What is needed is an exact copy of every entry below, with the pictures left out.

== RECORDS FOR THIS TASK

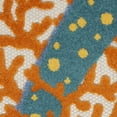thumbnail image 5 of 5â€™ Round Multicolor Indoor Outdoor Area Rug, 5 of 9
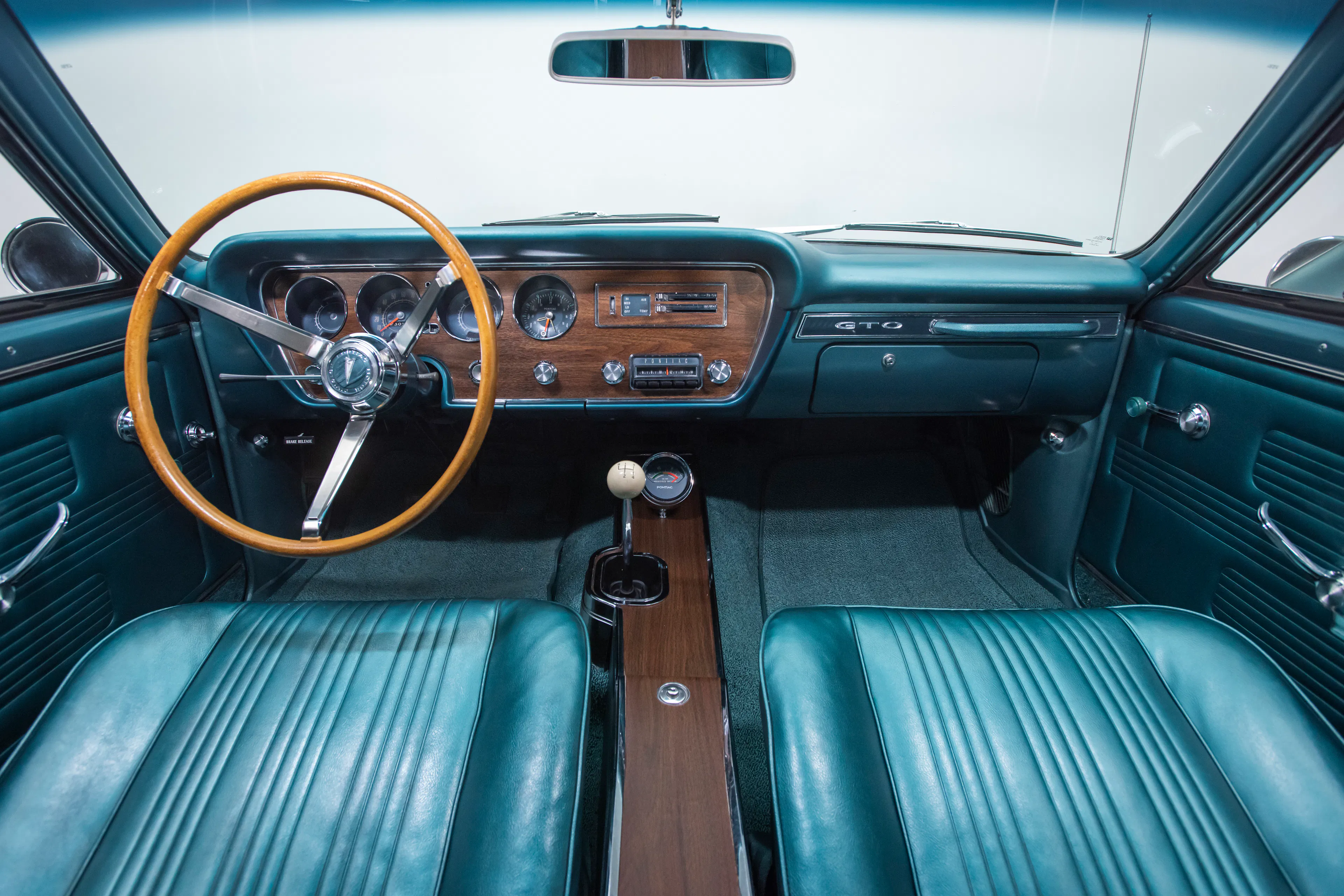 1967 Pontiac GTO 2dr Hardtop Coupe Courtesy of RK Motors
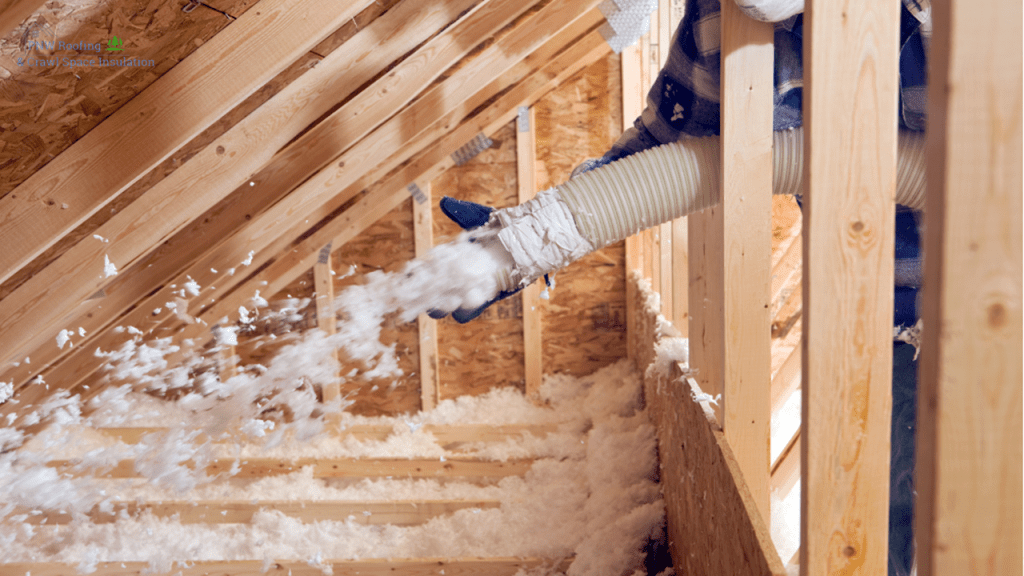 attic insulation services in Everett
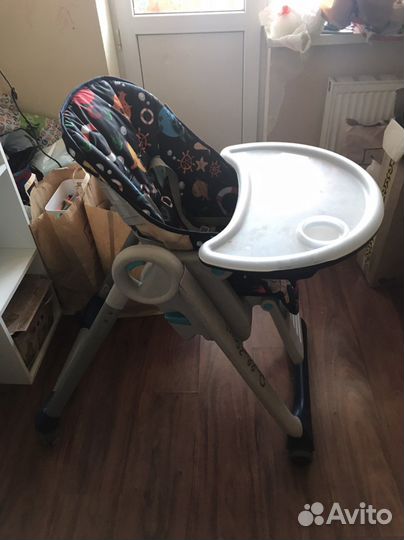 Стульчик для кормления chicco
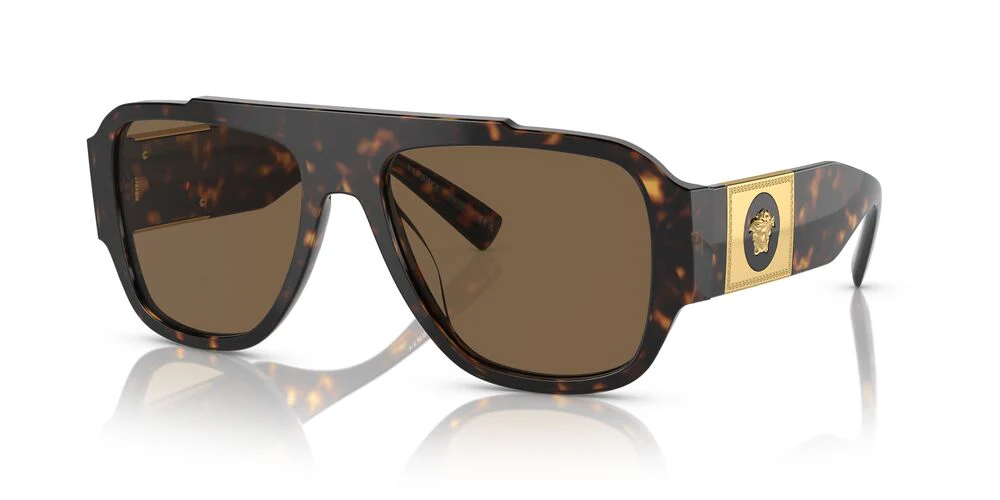 Gafas de Sol Versace 0VE4436U Hombre Color Havana - Image 2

====

* [TASK RESPONSE]
thumbnail image 5 of 5â€™ Round Multicolor Indoor Outdoor Area Rug, 5 of 9
 1967 Pontiac GTO 2dr Hardtop Coupe Courtesy of RK Motors
 attic insulation services in Everett
 Стульчик для кормления chicco
 Gafas de Sol Versace 0VE4436U Hombre Color Havana - Image 2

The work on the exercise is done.